There I was, working away, starting my second cup of coffee (I got a late start), when a reminder popped up on my phone. Three years ago today, The Long Way Down made its debut, and I became a professional writer. Just like that. Of course, 'just like that' came after twenty-odd years of practice and study, and even then it was just the beginning of a very long and sometimes-rocky road that shows no signs of coming to an end anytime soon. I look back and I'm amazed at how much I had left to learn. Then I'm amazed at how much I still have to learn.
There's no end-game. Writing isn't the kind of job where you can say "Okay, I know everything there is to know, now it's just about showing up and collecting the paycheck." The game's always changing, the landscape always shifting, and you can always -- always -- become a better writer. I'm not as good as I want to be, but I'm better than I was, so at least I've got momentum in the right general direction.
The anniversary's got me feeling reflective. I've got my coffee, there's a new moon tonight, and I'm just sitting here feeling grateful. Yeah, I put in the work to get here, but all that work wouldn't mean a thing if it wasn't for you. A writer without readers is, well...nothing, really. Nothing at all. I write because I have to; it's in my veins, and there's nothing else I want to be, nothing else I can be. But it's my readers who give me life and keep me moving.

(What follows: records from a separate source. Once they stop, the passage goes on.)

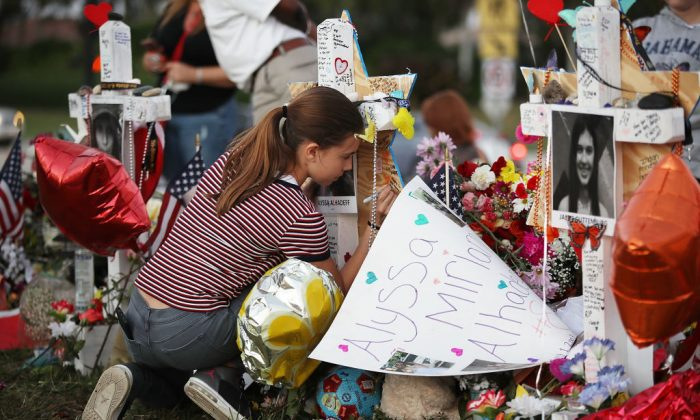 Victoria Seltzer, 11, writes a passage on a cross setup in a makeshift memorial in front of Marjory Stoneman Douglas High School in memory of the 17 people that were killed on February 14, on February 21, 2018 in Parkland, Florida. Police arrested 19-year-old former student Nikolas Cruz for killing 17 people at the high school. (Photo by Joe Raedle/Getty Images,)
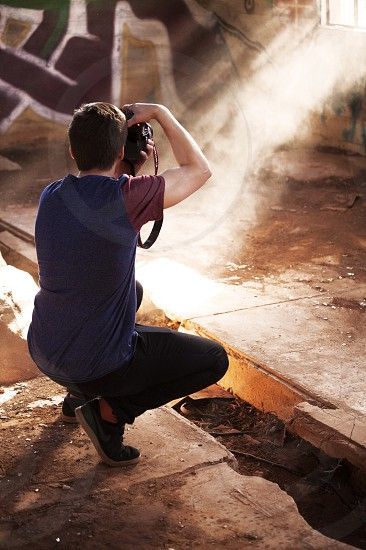 man taking a picture of a light photo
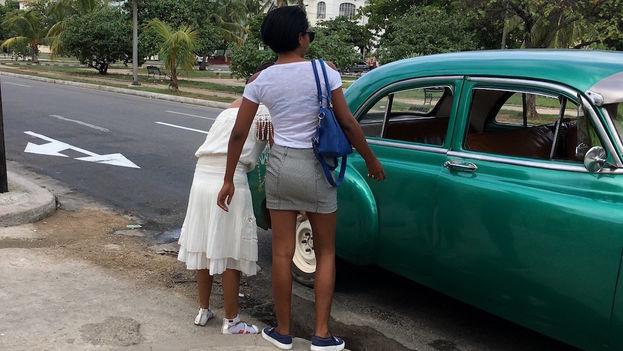 Dos mujeres abordan un taxi colectivo (almendrón) en La Habana. (14ymedio)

It's a special kind of magic that we make together. The translation from the printed page or the narrator's voice to the reader's heart, my characters coming to life in your mind's eye. A story isn't real until it's been read.
So much coming down the pike in this next year. Double or Nothing and Cold Spectrum are both in various stages of editing, and I'm getting very, very close to announcing the special project I've been working on for the better part of a year now. And maybe a few other little surprises along the way.
None of it would be possible without you. Thank you, from the bottom of my heart.